Who are your biggest influences?
On a personal level, Eastcote owner Philip Bagenal has taught me an extraordinary amount about working in recording. He has been a part of every conceivable type of session and knows more about the technological and psychological aspects of a successful recording session than anyone I’ve ever met.
I’ve also been lucky enough to engineer records for producers Chris Kimsey and Eliot James, who’ve both been responsible for some of my favourite albums. Seeing both their approaches to recording and how they get their sounds has taught me a huge amount.
In a more general sense Jerry Finn, Rick Rubin and Alan Moulder pretty much produced the soundtrack to my teenage years, so I’m always striving to capture the sound of a band with as much energy as their records. I’m also really interested in anyone that’s creating sounds that I’ve never heard before, especially in the dance world, so producers like Feed Me, Noisia and Delta Heavy.
What have you learned about the pro-audio industry during your career so far?

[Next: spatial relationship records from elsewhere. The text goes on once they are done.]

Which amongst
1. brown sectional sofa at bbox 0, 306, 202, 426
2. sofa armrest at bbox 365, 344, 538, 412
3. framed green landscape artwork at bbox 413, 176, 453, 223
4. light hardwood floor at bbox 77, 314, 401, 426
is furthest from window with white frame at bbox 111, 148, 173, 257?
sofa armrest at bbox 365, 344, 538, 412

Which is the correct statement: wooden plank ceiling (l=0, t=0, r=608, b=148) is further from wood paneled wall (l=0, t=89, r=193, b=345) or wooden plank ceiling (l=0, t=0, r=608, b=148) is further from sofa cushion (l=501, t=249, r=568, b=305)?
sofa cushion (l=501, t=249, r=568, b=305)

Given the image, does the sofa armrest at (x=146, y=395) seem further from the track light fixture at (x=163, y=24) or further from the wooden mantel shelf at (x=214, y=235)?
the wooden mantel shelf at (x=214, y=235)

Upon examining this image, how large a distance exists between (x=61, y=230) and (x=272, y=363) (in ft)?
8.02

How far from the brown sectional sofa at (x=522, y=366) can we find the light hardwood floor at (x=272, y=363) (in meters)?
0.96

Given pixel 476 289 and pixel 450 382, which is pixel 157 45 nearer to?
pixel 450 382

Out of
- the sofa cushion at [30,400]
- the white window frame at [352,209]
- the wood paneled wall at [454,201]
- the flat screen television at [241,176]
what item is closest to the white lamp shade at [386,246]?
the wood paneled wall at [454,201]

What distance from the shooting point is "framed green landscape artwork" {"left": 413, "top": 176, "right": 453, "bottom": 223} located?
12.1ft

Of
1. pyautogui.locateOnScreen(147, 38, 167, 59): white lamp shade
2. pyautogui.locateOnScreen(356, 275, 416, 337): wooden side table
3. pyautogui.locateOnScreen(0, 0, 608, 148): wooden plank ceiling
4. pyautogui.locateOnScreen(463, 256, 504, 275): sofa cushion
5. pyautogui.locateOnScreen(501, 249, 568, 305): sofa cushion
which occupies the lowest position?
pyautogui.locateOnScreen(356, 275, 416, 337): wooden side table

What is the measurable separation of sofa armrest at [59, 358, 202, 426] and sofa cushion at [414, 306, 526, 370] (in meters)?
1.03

That it is incredibly interconnected. Being a small industry everyone knows everyone and it’s a lot less cut-throat than people imagine, in my experience everyone’s usually willing to help each other out.
What advice would you give to youngsters working in the industry?
I can only speak for the recording studio part of the pro-audio world, but try you hardest to work for someone who can teach you the realities of a recording session, there’s a lot more to in than what you learn at school.
Also be aware that it can be a fairly stressful world to be in so you’ve got to really want to be a part of it. A lot of stuff happens at the last minute and planning ahead can be difficult. That said when everything comes together it’s incredibly rewarding.
Where would you like to see your career go?
Carry on producing records for exciting bands and hopefully some day end up with my own studio space with big giant windows and a great view!